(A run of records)
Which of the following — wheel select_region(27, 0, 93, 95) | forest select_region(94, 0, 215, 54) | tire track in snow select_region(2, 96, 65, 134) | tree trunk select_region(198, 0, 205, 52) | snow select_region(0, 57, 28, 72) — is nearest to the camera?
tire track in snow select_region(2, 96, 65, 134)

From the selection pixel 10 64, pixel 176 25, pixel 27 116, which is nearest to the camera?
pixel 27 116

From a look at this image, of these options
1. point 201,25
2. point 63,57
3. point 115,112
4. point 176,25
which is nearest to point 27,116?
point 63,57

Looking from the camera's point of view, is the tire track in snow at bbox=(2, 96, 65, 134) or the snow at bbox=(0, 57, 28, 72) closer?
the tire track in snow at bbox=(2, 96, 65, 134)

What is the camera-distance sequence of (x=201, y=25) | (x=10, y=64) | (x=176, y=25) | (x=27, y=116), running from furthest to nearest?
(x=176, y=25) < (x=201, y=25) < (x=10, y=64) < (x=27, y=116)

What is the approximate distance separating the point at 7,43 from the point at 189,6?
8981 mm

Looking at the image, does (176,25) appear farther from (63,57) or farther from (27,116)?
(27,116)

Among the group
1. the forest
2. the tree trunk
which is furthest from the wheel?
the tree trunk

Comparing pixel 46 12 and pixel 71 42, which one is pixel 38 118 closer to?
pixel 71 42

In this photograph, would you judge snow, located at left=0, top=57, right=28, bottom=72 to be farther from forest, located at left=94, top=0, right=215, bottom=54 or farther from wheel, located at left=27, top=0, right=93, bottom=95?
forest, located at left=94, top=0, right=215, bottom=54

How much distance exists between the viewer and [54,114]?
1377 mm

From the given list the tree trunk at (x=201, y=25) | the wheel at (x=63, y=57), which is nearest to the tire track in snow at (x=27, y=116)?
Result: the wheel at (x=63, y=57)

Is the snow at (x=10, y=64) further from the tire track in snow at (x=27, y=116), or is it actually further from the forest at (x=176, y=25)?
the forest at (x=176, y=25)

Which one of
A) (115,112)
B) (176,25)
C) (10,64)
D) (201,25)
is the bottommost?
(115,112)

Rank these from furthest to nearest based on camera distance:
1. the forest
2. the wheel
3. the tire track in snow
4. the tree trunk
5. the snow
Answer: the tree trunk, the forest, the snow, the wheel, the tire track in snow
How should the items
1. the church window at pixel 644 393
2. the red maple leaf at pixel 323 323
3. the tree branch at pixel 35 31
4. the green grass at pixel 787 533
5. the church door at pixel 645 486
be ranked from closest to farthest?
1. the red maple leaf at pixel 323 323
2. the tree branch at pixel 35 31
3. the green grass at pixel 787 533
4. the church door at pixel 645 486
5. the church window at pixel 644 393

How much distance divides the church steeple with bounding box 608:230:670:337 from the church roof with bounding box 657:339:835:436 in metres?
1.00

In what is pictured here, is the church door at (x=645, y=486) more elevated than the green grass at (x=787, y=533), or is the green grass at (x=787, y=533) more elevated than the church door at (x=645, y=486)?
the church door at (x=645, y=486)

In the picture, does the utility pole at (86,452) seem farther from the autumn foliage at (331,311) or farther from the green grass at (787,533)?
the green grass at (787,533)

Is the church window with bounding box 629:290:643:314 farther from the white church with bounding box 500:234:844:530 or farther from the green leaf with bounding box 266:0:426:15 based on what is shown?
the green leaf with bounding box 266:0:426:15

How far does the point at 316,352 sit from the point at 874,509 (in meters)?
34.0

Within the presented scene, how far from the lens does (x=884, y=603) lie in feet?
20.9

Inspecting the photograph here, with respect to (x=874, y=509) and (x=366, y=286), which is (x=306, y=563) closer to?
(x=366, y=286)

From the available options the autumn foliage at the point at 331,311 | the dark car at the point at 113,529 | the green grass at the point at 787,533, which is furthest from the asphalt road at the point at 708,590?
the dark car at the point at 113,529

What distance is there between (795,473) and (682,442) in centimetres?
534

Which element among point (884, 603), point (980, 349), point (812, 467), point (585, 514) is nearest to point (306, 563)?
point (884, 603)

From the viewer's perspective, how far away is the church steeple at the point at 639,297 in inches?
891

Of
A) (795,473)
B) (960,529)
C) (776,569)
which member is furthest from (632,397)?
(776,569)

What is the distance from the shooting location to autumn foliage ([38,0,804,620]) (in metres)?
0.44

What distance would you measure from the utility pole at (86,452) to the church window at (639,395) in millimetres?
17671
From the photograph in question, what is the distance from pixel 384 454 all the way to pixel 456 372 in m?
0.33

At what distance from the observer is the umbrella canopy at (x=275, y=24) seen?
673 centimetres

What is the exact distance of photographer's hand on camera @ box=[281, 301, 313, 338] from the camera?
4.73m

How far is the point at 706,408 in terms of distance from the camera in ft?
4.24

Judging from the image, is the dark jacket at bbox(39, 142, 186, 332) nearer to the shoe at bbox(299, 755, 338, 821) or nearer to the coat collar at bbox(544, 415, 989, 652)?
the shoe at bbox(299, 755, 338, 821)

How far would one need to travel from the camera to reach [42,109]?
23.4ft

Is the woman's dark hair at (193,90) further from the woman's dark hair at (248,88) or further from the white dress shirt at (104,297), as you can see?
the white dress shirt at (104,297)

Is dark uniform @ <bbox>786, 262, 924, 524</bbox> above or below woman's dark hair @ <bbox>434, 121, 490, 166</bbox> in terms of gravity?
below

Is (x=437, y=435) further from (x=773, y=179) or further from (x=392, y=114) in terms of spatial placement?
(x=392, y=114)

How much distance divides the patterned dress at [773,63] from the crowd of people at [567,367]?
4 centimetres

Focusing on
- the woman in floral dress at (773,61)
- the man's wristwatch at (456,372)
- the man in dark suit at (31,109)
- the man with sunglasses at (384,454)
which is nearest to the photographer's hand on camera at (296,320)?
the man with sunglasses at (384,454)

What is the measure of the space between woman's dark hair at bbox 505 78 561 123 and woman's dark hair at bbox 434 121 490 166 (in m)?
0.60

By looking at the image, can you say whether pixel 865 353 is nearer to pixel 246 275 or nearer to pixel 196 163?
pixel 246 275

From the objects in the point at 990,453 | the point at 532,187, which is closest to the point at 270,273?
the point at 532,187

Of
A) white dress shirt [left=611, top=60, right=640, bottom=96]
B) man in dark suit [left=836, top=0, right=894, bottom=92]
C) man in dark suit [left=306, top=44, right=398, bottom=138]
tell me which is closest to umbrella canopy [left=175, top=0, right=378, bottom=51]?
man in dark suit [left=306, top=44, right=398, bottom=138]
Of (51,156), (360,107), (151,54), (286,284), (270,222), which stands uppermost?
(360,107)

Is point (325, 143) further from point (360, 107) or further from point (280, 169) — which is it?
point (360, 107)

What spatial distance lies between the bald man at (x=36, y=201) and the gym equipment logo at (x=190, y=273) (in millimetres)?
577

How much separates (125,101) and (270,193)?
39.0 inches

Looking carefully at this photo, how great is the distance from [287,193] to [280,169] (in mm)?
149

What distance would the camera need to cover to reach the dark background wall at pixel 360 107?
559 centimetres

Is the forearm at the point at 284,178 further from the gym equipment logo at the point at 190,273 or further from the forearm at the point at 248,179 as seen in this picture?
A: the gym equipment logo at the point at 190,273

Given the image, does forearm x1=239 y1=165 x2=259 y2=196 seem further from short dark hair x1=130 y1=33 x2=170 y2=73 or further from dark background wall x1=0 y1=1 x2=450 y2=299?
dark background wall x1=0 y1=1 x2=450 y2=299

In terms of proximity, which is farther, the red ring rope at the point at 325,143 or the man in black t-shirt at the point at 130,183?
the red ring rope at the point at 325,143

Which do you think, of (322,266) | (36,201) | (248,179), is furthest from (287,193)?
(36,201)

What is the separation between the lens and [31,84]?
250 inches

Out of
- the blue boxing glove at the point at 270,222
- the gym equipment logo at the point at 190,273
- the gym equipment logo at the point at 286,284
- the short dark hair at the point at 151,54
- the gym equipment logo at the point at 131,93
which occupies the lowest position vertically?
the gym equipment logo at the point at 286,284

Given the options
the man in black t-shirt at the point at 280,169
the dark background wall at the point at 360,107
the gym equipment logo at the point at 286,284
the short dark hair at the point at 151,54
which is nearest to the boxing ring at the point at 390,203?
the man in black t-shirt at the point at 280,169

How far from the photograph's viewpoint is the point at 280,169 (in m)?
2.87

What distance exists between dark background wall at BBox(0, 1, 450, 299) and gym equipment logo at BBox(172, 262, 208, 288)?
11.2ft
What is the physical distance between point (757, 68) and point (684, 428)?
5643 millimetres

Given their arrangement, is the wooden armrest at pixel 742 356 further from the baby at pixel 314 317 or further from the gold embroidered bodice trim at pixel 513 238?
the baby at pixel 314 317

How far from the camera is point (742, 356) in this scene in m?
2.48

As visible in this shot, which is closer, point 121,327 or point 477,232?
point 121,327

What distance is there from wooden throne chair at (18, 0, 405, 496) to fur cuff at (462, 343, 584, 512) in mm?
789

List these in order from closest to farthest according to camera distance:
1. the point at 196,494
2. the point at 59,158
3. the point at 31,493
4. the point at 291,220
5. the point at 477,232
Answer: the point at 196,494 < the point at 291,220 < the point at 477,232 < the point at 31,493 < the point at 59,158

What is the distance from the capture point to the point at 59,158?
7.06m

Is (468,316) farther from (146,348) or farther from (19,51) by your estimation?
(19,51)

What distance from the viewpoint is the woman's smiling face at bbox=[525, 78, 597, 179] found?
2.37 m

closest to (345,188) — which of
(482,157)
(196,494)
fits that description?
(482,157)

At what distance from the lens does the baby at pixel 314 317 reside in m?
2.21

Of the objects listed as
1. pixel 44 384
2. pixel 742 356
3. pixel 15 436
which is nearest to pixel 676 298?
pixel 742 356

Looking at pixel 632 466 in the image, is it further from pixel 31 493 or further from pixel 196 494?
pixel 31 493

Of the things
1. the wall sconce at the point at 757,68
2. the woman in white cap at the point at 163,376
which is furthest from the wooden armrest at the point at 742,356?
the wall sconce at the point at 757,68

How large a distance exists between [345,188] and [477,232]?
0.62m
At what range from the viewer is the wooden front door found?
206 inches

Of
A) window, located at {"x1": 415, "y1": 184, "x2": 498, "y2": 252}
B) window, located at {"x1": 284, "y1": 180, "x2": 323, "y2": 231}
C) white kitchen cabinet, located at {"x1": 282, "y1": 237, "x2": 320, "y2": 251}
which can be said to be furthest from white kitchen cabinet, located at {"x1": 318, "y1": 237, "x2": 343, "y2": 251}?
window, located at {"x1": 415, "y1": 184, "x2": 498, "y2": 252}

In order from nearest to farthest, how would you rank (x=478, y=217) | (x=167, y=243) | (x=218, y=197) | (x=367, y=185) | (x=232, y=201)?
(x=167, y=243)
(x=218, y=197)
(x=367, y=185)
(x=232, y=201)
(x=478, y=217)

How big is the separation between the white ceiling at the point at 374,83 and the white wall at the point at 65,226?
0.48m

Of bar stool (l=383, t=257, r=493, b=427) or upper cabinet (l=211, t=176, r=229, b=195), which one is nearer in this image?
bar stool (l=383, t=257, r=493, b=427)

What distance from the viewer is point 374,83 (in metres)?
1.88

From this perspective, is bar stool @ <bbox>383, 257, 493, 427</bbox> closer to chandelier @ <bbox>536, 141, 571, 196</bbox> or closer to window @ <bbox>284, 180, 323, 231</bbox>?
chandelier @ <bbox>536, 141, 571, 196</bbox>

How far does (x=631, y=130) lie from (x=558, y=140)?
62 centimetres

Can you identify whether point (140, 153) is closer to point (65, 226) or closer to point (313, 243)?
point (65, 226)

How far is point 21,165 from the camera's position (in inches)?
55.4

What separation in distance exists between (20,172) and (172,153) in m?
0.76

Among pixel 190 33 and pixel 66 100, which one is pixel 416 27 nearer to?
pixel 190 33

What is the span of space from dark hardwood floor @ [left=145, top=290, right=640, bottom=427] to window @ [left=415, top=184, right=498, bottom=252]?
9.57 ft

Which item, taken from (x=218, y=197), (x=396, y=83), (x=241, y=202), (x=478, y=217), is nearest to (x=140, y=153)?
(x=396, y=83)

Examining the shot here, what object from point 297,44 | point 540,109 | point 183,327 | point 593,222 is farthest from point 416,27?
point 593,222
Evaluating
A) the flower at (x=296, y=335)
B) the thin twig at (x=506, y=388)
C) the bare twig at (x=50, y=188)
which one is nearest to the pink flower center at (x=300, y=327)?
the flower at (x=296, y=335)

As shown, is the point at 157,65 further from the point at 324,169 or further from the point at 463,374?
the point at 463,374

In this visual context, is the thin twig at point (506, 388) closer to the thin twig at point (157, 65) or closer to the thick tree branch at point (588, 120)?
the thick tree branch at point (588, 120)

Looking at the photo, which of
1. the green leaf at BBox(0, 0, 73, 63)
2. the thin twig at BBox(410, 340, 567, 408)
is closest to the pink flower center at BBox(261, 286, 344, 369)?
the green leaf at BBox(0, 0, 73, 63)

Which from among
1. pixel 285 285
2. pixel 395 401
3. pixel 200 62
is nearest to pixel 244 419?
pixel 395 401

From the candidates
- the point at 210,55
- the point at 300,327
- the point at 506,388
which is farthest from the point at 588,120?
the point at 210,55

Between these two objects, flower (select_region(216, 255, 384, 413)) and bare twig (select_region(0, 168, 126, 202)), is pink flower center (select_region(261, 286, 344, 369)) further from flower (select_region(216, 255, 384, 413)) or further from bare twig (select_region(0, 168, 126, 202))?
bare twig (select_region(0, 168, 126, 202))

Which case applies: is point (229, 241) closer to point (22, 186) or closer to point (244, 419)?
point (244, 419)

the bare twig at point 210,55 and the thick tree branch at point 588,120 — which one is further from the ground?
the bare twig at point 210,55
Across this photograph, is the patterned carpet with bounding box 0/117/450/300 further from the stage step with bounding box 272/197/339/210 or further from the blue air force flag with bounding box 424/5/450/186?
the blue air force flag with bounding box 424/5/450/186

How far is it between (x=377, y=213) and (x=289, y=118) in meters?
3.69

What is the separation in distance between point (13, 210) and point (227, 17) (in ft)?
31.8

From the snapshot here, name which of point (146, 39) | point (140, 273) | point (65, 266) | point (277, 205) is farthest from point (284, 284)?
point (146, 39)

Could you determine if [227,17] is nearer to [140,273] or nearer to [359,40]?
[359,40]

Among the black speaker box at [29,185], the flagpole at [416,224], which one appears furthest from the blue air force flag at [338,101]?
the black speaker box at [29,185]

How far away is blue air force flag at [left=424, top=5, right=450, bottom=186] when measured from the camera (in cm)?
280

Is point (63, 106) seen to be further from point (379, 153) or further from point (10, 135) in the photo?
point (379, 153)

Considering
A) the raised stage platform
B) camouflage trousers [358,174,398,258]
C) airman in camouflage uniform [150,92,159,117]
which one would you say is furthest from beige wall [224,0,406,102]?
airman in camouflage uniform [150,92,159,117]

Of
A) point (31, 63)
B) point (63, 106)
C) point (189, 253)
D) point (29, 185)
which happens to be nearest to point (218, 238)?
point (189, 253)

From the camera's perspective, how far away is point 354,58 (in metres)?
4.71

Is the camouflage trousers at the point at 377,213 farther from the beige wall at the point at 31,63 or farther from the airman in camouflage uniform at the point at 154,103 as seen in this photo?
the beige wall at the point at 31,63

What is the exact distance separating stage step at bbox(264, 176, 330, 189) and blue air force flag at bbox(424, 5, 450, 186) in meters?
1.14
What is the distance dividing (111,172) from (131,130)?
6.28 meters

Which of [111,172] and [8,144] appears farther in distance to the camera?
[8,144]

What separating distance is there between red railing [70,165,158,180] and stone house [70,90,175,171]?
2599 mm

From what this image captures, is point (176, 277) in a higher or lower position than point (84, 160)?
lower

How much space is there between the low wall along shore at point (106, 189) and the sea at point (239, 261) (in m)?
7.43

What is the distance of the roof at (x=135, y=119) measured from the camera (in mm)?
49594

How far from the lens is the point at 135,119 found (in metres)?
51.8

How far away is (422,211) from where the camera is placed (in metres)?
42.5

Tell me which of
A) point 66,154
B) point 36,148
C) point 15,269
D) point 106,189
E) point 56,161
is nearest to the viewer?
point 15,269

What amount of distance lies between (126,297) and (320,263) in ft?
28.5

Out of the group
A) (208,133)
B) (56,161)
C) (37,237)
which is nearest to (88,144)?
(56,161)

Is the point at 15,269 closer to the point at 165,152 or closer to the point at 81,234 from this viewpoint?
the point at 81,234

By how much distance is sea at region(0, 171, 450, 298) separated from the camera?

REQUIREMENT:
Each line from the one containing "From what this" through the end of the entries, both included, is to be returned exactly, with no other lines.

EXERCISE RESULT:
From what this image captures, is point (176, 277) in a higher or lower position than point (84, 160)?
lower

How much space is there between the low wall along shore at point (106, 189) and the sea at point (239, 261) (in m)?
7.43

What is the distance of the roof at (x=135, y=119) measured from the camera (in mm)?
49594

How far from the lens is the point at 135,119 found (in metres)?
51.8

How far away is (422,211) from where the camera is placed (in metres)?
42.5

Tell me which of
A) point 66,154
B) point 36,148
C) point 15,269
D) point 106,189
E) point 56,161
is nearest to the viewer?
point 15,269

What amount of distance lies between (126,297) and (320,263) in ft?
28.5

Out of the group
A) (208,133)
B) (56,161)
C) (37,237)
which is nearest to (88,144)?
(56,161)

Is the point at 15,269 closer to the point at 165,152 or closer to the point at 81,234 from this viewpoint?
the point at 81,234

By how much distance is sea at region(0, 171, 450, 298) separated from the camera?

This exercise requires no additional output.